Today we’re celebrating a little over 10 months of being seizure free, and 2 weeks of being completely med-free! This is our story.
Jonathan started on the classic 4:1 ratio in early February 2011. Prior to that he’d been having 3 to 6 tonic and tonic/clonic (grand mal) seizures per week. He’d gone through about 5 different meds, all of which failed to bring his seizures under control (Topomax did control his seizures for about 3 years, but then failed). At the time Jon initiated the diet, he was on Depakene (Valproic Acid) 750 mg a day.
The initial 10 days on the diet looked good — no seizures. Then everything went downhill for the next 3 to 4 weeks — seizures came back, and even more severe than ever!
My husband and I spent a weekend in fasting and prayer — reading through all the Scripture on healing and claiming them. But we did not see an immediate answer to our prayers.
Jon ended up in ICU with status epilepticus — he’d have a seizure, fall asleep for up to an hour, then as soon as he started to wake up, he’d have another seizure. This went on for about 2 days. Hundreds of people were praying for Jon. Finally with massive meds by IV (Ativan and high doses of Valproic Acid) the seizures came under control. His last seizure was March 15, 2011.
We left the hospital quite shaken. Jon was now on a higher dose of Depakene — 1000 mg a day. Over the next couple months, Jon’s seizures remained under control. We suspected, however, that it was due to the increased meds, not the diet. We were discouraged and ready to quit the diet. But our neurologist (a thousand blessings on her head!) strongly encouraged us to continue the diet. She said we couldn’t be sure what was causing the control of the seizures, and since the diet wasn’t causing any significant harm, why not stick with it?
One thing that testing had revealed when Jon was in ICU was that he was metabolizing the meds too fast. Even when given massive IV doses of his meds, blood testing revealed that his levels were only around 25 to 30 — a therapeutic level is between 50-100. So, his doctor was frequently monitoring his blood levels of Depakene. In June, a test showed that he was once again dipping below 50, so she increased his Depakene to 1250 a day.
This had a horrific effect on him physically — he stopped talking again, began crying all the time, and began to manifest autistic-like symptoms again. In about a month or two, testing showed that his liver enzymes were climbing up to the 200 range. So…Jon’s meds were reduced back to 1000 mg/day and the neurologist sent us to another specialist.

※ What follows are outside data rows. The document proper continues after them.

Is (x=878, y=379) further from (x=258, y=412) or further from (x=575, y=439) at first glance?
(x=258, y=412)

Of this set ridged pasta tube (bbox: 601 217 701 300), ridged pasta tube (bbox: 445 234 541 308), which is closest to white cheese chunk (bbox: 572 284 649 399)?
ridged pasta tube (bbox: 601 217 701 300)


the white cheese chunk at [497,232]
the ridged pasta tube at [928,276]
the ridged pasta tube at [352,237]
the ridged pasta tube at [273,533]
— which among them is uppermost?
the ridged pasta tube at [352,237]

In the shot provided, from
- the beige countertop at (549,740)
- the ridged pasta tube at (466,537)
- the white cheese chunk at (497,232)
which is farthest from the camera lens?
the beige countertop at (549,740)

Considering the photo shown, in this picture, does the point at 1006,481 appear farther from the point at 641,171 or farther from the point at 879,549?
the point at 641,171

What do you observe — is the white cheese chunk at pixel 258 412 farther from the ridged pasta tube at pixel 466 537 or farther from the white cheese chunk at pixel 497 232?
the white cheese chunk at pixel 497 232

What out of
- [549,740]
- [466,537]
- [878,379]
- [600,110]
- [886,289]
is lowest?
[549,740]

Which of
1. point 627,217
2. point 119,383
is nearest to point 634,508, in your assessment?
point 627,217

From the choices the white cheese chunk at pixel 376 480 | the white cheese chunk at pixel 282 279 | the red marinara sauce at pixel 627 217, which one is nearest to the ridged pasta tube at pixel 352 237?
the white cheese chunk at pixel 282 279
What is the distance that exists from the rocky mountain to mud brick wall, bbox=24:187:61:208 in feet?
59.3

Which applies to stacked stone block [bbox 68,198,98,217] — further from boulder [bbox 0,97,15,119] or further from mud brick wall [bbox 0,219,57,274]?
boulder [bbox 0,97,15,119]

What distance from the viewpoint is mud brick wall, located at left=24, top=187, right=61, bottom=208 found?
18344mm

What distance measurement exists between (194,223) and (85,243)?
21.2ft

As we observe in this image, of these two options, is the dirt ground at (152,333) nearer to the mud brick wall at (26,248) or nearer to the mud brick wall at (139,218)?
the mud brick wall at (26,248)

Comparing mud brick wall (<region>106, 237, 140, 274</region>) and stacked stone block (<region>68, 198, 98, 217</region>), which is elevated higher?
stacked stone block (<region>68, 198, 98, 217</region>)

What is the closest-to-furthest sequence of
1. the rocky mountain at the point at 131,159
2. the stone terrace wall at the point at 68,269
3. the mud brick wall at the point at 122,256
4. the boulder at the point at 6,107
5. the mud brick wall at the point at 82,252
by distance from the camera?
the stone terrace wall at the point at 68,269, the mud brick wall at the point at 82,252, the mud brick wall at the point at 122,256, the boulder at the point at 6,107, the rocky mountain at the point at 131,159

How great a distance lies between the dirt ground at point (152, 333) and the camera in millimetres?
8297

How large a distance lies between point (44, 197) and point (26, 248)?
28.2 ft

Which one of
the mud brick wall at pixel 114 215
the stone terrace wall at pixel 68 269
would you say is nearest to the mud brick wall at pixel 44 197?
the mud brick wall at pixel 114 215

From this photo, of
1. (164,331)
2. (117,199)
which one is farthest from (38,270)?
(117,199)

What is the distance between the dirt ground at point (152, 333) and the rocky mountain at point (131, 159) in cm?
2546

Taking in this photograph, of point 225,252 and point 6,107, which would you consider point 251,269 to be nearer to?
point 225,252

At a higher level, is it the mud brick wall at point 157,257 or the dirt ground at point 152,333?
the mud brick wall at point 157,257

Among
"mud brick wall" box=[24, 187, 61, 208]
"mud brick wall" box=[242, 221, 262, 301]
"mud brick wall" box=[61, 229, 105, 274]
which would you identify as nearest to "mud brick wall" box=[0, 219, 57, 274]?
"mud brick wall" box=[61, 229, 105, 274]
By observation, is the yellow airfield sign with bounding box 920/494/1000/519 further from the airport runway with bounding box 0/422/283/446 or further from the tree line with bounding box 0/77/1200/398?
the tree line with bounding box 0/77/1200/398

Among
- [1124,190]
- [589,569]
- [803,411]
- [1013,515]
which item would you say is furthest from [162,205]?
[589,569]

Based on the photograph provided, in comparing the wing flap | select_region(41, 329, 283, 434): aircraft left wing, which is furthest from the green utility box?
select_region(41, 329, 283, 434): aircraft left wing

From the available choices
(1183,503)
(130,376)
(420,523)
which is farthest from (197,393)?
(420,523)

The new specialist reviewed all Jon’s testings, MRIs, etc. and determined that the diet was probably what was working to control the seizures.
Although Jon’s liver enzymes had come down somewhat with the reduced meds, they were still high, so he needed to be weaned off Depakene anyway.
So…rather than put him on a new med, we took the risk of just weaning him off the Depakene and seeing what happened. We began a very slow wean in October — gradually…every 2 to 4 weeks, we’d reduce his meds by 125 to 250 mgs…until January 7, when he took his last 125 mg dose.
No seizures! Praise God!
We share our story to encourage parents just starting out to stick with it!
About 6 months ago, we were ready to give up on the diet, and we are so, so, so glad we didn’t!! Jonathan didn’t immediately show improvement, but eventually, the diet (along with much prayer) worked.
We also want to encourage parents who are considering the diet — don’t make the Ketogenic diet a “last-ditch” effort — if I had to do it over again, I would have put him on the diet as soon as the Topamax started to fail, because we went through a horrific 2 years of uncontrolled seizures and meds with horrible side-effects. During that 2 years, Jon lost almost all his speech, had a horrible personality change, developed autistic-like symptoms and lost many motor skills and probably some cognitive ability. The diet is so much gentler on his system than the meds, and we might have avoided the regression that Jon experienced.
Today, after about 2 weeks of being completely med-free, Jon is much happier — he giggles a lot, and he has become very affectionate and cuddly.
He was like this years ago, and we’d forgotten! We’d gotten so used to a child that was constantly agitated, in his own world, didn’t want hugs. He hasn’t yet regained his speech — this is concerning. He has made good strides in fine motor skills (he’s lost the hand tremors caused by either the meds or the seizures). He still gets over-stimulated easily, and does things like slapping or pinching — behaviors he didn’t have prior to the bad seizures and being on all the meds. His attention span is much better.
His eye contact has improved a lot. Jon has Down Syndrome, and already had developmental delay, but lost so much more from the side-effects of the meds and probably the seizures themselves.